Смотрю на небо и думаю.
Металлический скрип звёзд, узел зыби зрачков которых, как пересыпаемый песок в сообщающихся стеклянных колбах, ворожба с возвращением холодным утром, когда тепло начинается подо льдом, а на поверхности вычерчен силуэт розы, коромыслом склонившейся к линии света, призраком утром явившейся к разлучённым, лёгкой тенью скользнув в маске страсти, напоминающей бездонную ночь, напевающую песенку маленькой птички, сидящей на вороте колодца.
Великое умение снисходительно относиться к людям, которые всю жизнь так или иначе мешают тебе, приходит с годами, когда натренируешься не злиться на них, как не злишься на фонари или деревья. Как и всему другому, умению быть снисходительным нужно учиться с молодости.
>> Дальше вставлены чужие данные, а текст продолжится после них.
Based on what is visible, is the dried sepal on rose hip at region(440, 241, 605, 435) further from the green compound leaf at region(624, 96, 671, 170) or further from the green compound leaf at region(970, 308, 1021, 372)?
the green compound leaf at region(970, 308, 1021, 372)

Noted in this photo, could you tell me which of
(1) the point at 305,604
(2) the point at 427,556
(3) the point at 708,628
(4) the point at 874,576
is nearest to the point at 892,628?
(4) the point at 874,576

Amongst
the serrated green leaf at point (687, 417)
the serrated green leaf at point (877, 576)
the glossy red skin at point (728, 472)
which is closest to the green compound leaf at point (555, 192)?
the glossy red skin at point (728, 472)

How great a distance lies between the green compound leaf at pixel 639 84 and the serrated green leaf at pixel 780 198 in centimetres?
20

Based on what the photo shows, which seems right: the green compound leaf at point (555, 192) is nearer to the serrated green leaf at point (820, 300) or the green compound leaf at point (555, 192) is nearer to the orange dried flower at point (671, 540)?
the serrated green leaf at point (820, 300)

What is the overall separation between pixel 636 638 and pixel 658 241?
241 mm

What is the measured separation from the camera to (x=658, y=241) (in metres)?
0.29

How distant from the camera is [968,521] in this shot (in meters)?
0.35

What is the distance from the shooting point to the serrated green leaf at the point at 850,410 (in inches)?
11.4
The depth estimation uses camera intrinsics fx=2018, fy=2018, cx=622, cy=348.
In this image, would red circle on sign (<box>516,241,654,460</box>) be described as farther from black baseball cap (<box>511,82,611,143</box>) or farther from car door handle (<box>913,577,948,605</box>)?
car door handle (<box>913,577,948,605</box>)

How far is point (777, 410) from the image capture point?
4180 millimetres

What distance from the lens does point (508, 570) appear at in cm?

Занятие это утомительное, причём оно требует большого перенапряжения психики. Чтобы снять это напряжение, ты постепенно ограничиваешь круг общения. Потом отключаешь телефоны, ведь деревья и фонари не будут тебе звонить. Потом перестаешь встречаться с назойливыми товарищами. Потом как бы выпадаешь из жизни, чтобы в уединении написать что-либо, хотя бы эти строки.
Смотрю на небо и добавляю.
И нарядные бабочки, и беспечные мотыльки, и с окраской тигров пчёлы, и стремительные в немыслимых виражах мухи, и сверлящие невидимые стены своими свёрлышками писка комары, и зависающие вертолётиками над солнышками кувшинок в тине пруда стрекозы, и кружащиеся под фонарём мельчайшие мошки, и тяжёлыми самолётиками приближающиеся к распахнутому в сад окну майские жуки - все они вдохновляли моё детское сердце, и я беспечно парил на крылышках своих первых летающих буковок.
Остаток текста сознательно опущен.